** Excerpt provided **

The general examples above show that the “event” does not have to equal the demise of the subject.  The event may be what many may consider a net positive.   

There are various types of data structures underlying survival analyses, different computations that may be applied to the data, and different software programs that may be used for such analyses. This particular article will use IBM’s SPSS.  

Survival Analyses in Education

Survival analysis, even in its simple form, can be applied to education.  Essentially, any phenomenon that has a start-and-stop time element can be depicted in a survival analysis.  This is not to say that these are run in a discovery or exploratory method outside the context of some research questions, research design, and hypothesizing.  

To see how this might work, survival analysis was run on instructional design (ID) projects from 2010 – 2016.  The original set of objects are the projects, and the “events” are completion with bills sent to the principal investigators (PIs) / faculty owners of the instructional design projects.  The start date is artificial since there are data from prior (to 2006), but the billing for prior projects were purchases of half-a-year of instructional designer time...for multiple projects...and those are somewhat beyond the focus of this example (pre-bought time guarantees the project unless the instructional designer fails spectacularly in follow-through on the work).  

Censored projects are those for which no paid work was done—so in these cases, there were early discussions of work and initial recording of hours, but nothing ultimately came of the work for various reasons. One way to conceptualize censoring is of somewhat incomplete work, something that has not been taken to its full actualization.  (Left out entirely from this research are the thousands of consultations and works for which no pay was ever expected because the projects did not rise to the design and development level of funded work.  Also left out are the many in-depth multi-year projects which occurred as part of the higher education ecosystem…but for which no funds were directly moved between university units.  And finally, there is the grant-chasing work done on various projects.  In many cases, no funds are directly acquired.  In other cases, grant funds are attained but are distributed more locally to the respective colleges and departments, but no payments were made to the instructional designer.)  While the underlying data here are real, the specifics have been removed because these are not important to the method and would not contribute to deeper understandings in this context.   
 
It is thought that such “time-to-event” studies may improve the management of instructional design projects, so that these move from the stages of light talk to actual work and actual completion of paid work.  The paying for work often is correctly conflated with the use of the learning objects.  Unpaid projects are often not political priorities and garner much less administrative protection over time.  While there are many ways to complete instructional design work successfully and to help the university attain a “win,” those projects will not be discussed here. 

Hazarding Educated Guesses (“Hypothesizing”)

Understanding which ID projects thrive may shed light on the “hazards” that make a project sufficiently successful (based on the prior terms).  As such, this set may be split into two:  those that make to "event" and those which "censor" out. Then the respective characteristics of the respective instructional design projects in each grouping may be compared.  Another built-in way to break apart the groups into categories is by length of project.  Yet another is to cluster projects by high-cost vs. low-cost (with various bounds for each).  These categories may be defined already with the given data.  The topics of the respective projects may be analyzed, too, based on the redacted data (which is known to the researcher and may be coded in future work).

** Data **

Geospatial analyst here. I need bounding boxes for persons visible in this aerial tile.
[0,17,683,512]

* * *

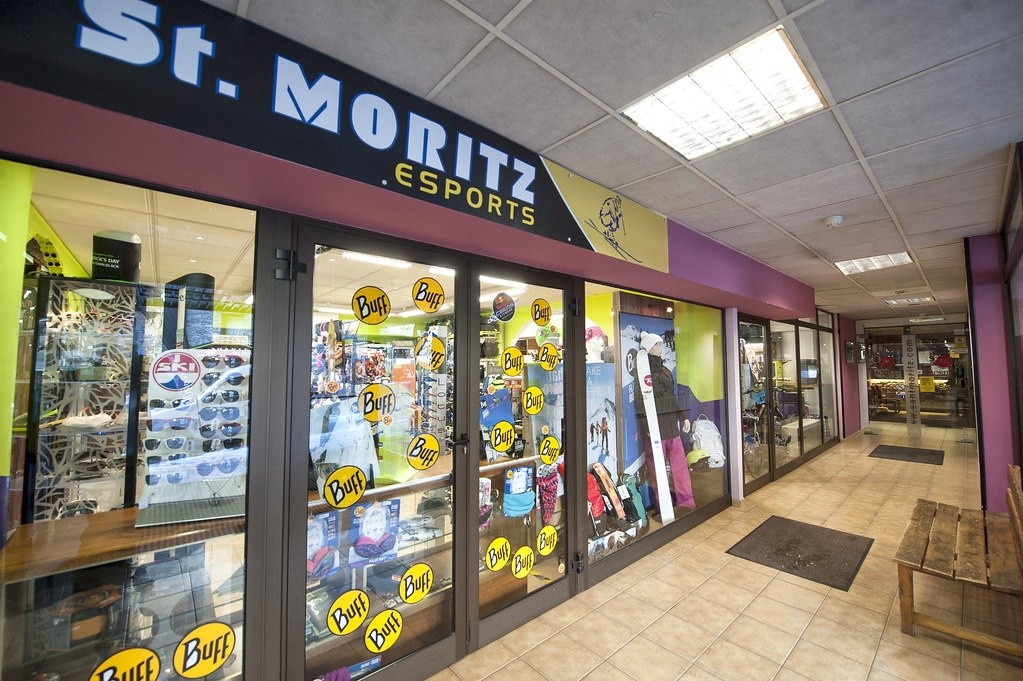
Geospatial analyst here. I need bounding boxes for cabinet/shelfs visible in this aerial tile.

** Set tasks **
[1] In the excerpt on survival analysis, why were the specifics removed from the instructional design project data? Answer in one to three sentences.
[2] Extract a passage from the excerpt on survival analysis. Begin at the words "The general examples" and stop after the words "use IBM’s SPSS.".

** Task-by-task outputs **
[1] The specifics were removed because they are not important to the method. They also would not contribute to deeper understandings in this context.

[2]
The general examples above show that the “event” does not have to equal the demise of the subject.  The event may be what many may consider a net positive.   

There are various types of data structures underlying survival analyses, different computations that may be applied to the data, and different software programs that may be used for such analyses. This particular article will use IBM’s SPSS.